Gil in his presentation noted that without having an understanding of what we really need, we use tools in inappropriate ways and waste time optimizing things that already are good enough or try to optimize them in a completely inappropriate way. Sometimes the good solution might be completely counterintuitive, such as to sacrifice performance, deliberately make it worse in some places, in order to guarantee that our system meets SLAs even in “exceptionally bad” moments. What I understood by that, is that performance is not a binary quality – our system’s performance is not just either good or bad. Moreover, there are no silver bullets and simple answers, what is good for one system and one team, doesn’t have to be good for another. In most cases there’s no one single way to improve performance, there’re plenty of them, each with their own advantages and problems.
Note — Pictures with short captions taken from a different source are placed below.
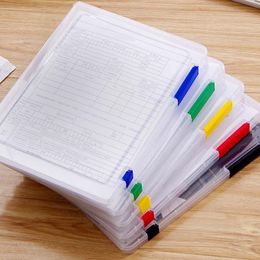 4 Pcs File Storage Box Folder Organiser Case for Office Document Holder Plastic School
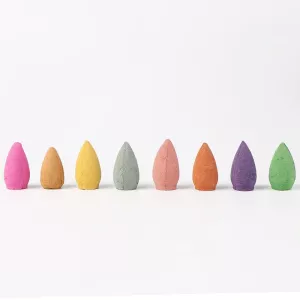 20Pcs/Bag 2.5cm Natural Smoke Cone Backflow Incense Yoga Meditation Reflux Tower Incense SANDALWOOD Rose Mint Scent
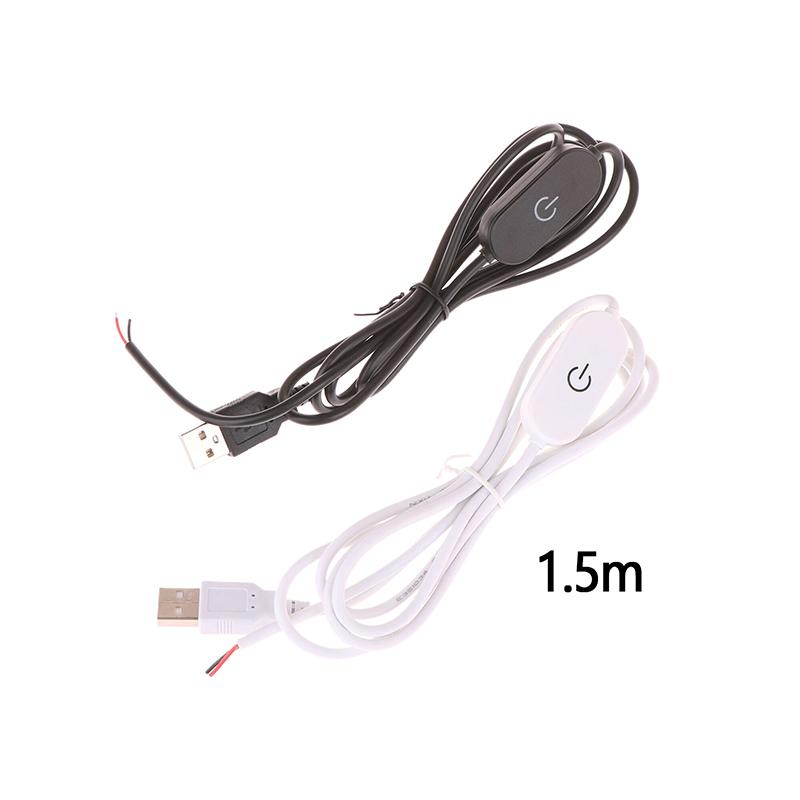 2A 5V Usb Touch Dimming Switch Cable 1.5M Usb 2.0A To 2 Wire Output 5-100% Dimmer Controller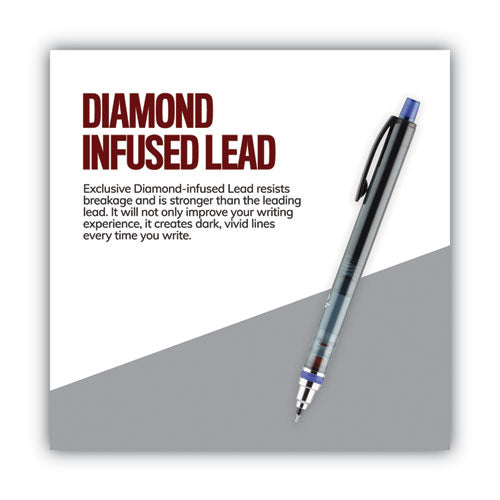 uni-ball® Kurutoga Mechanical Pencil, 0.7 Mm, Hb (#2), Black Lead, Black-green Barrel freeshipping - TVN Wholesale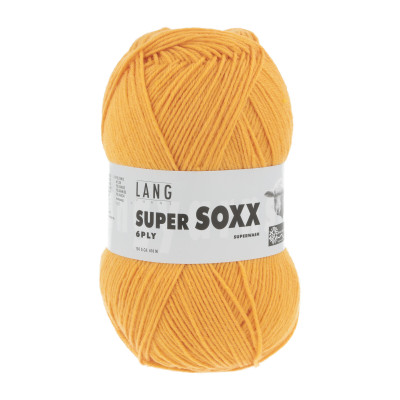 Super Soxx 6-nitka 49 - žlutá příze LANG YARNS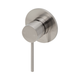 Phoenix Vivid Slimline Switchmix Shower/Wall Mixer Fit-Off Kit Brushed Nickel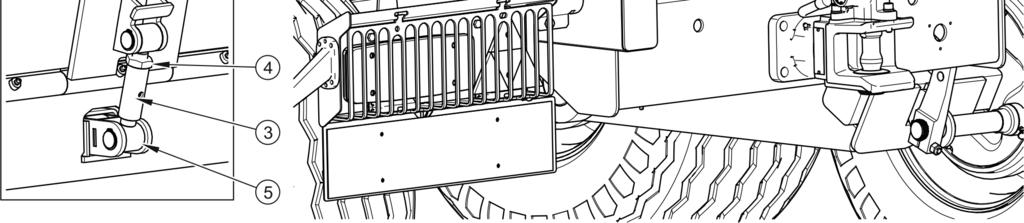 PRONAR T679/3 PRONAR T679/4 ROZDZIAŁ 5 Zakres czynności regulacyjnych Podłączyć przyczepę do ciągnika. Maszynę oraz ciągnik ustawić na poziomym podłożu.
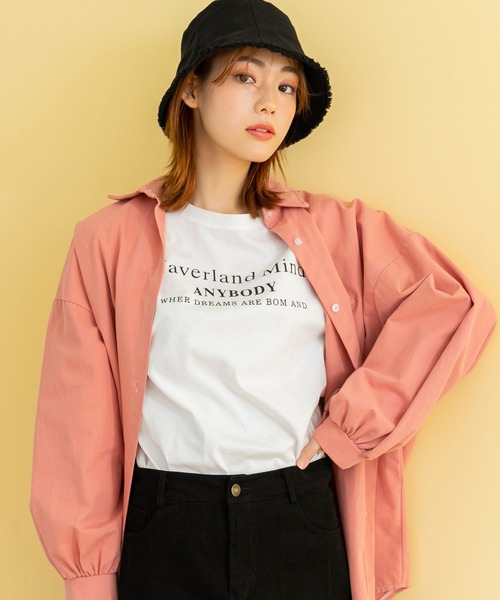 fifth（フィフス）の「オーバーワイドカラーシャツ（シャツ/ブラウス・レディース・ピンク/イエロー・M）」の4枚目の写真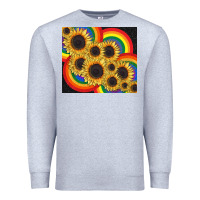 Heather Grey Pride sunflower tumbler Premium Sweatshirt - FaDigitalArtStudio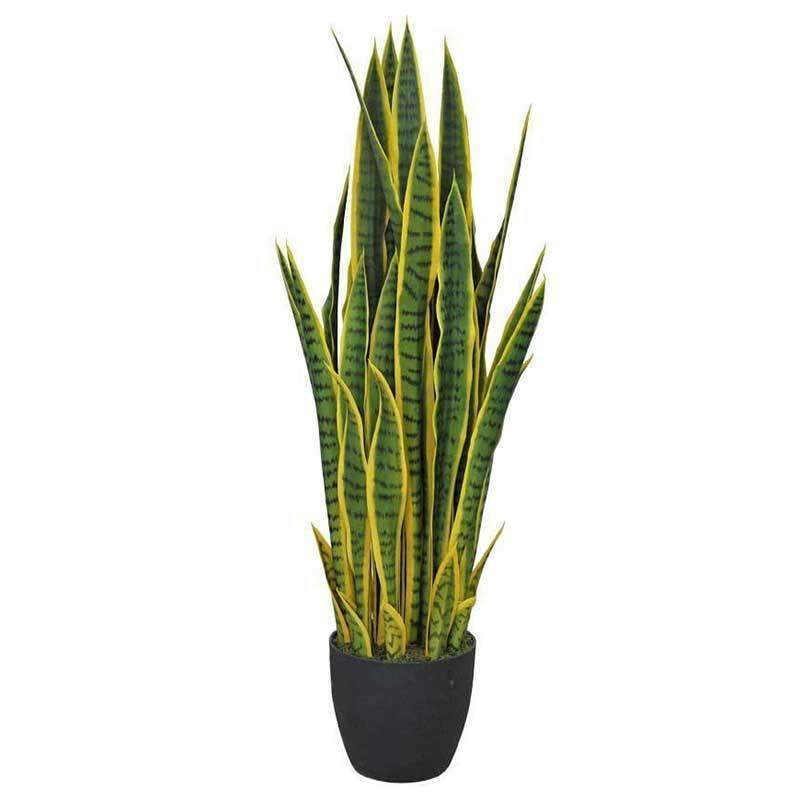 Artificial (faux) Mother in Law Tongue / Yellow Tongue Snake Plant UV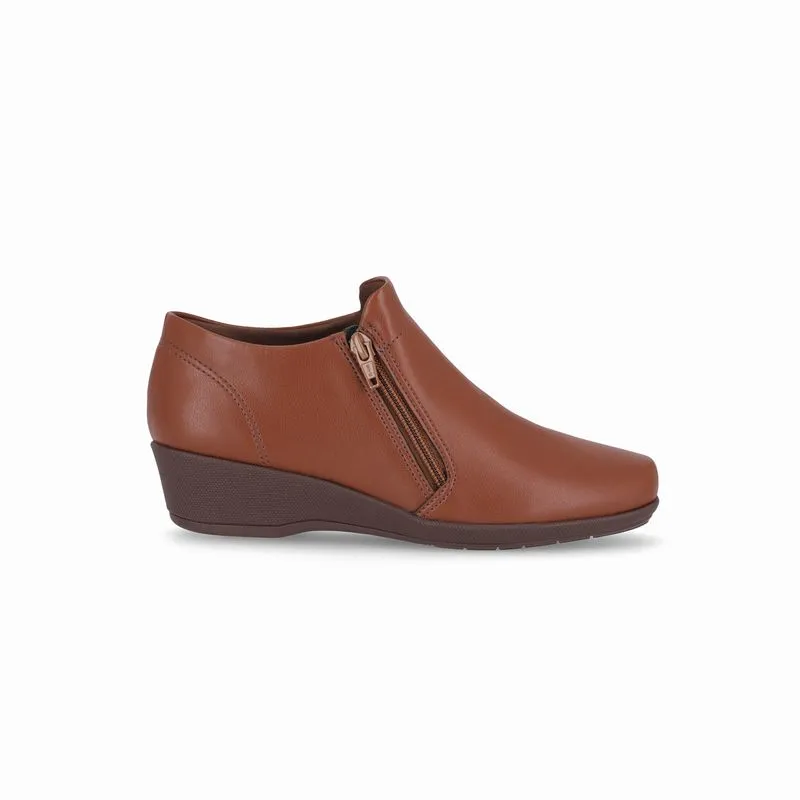 Bota Ivone Anabela Médio Conhaque Piccadilly - Imagem 2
I need to understand their trade-offs and verify why my system doesn’t perform well. Maybe the problem is in architecture, maybe in data structure, maybe in a language construct, maybe the array doesn’t fit cache, maybe I need to tweak GC settings, introduce pooling for big objects or upgrade hardware. Very often I can solve the problem in multiple ways, each allows me to achieve my goal, but comes with different trade-offs.
All of this sounds very complicated and I think it really is in the beginnig. Just like everything in programming. There’s a lot of conflicting advice, experts disagree or find problems in standard approaches, there’s a lot of jargon or referring to concepts I don’t understand very well. Last but not least, every system is different and I can’t simply blindly follow somebody’s solution, without first understanding the problem. What is easy is to use a random tool, follow “Getting started” tutorial, without spending too much time trying to understand what I’m actually doing and whether my optimizations are even required. So for me the lesson is that it’s important to know your application, have data regarding expectations and requirements, but also constantly collect information about performance in production and in test environments. That sounds like a lot of work, but without it the best I can do is count on my luck.
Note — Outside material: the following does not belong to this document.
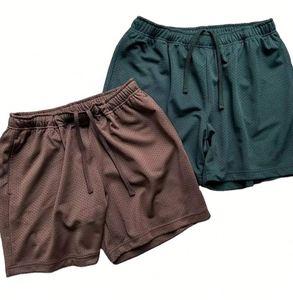 Shorts de basket-ball décontractés pour hommes en gros, taille plus, uni, teinture unie, 100% polyester, maille tissée, motif uni, écologique - Product Image 1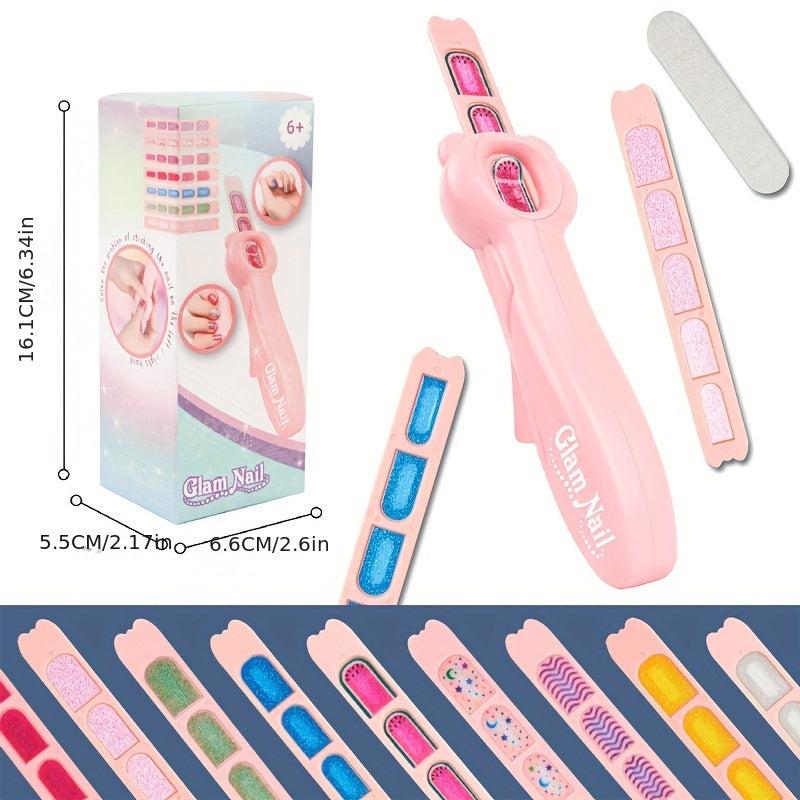 Kids Nail Machine DIY Beauty Princess Toy Set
I really recommend to see slides from Gil’s presentation, he explains the issue with performance requirements (slides 15-29) and discusses the common problem with measurement tools (slides 30-46).
Myth #5. Microbenchmarks are the most basic tool
I thought that the first thing I should learn about performance are microbenchmarks, how to create them correctly and when they are really useful. But it turns out they’re not that important. This article concerns Java, but summarizes nicely what I’ve read in a few different places.
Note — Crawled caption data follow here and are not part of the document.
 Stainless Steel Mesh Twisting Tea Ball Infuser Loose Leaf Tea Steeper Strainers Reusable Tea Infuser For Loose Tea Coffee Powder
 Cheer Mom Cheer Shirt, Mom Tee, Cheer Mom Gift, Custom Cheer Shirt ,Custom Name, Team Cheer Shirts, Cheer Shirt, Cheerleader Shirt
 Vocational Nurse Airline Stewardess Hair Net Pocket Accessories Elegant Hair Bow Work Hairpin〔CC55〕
Seems that although microbenchmarks might be valuable from time to time, it’s way less often than I expected. They are prone to errors due to JIT optimizations (which most likely will be different for production and test environments), hardware differences, unrepresentative inputs, etc. It’s still useful to understand how to construct a meaningful benchmark, but definitely it should be used with caution and only when we’re really sure we need them and nothing else would do.
* Note there’re more rules than I mentioned, but those are most obviously related to clean code recommendations.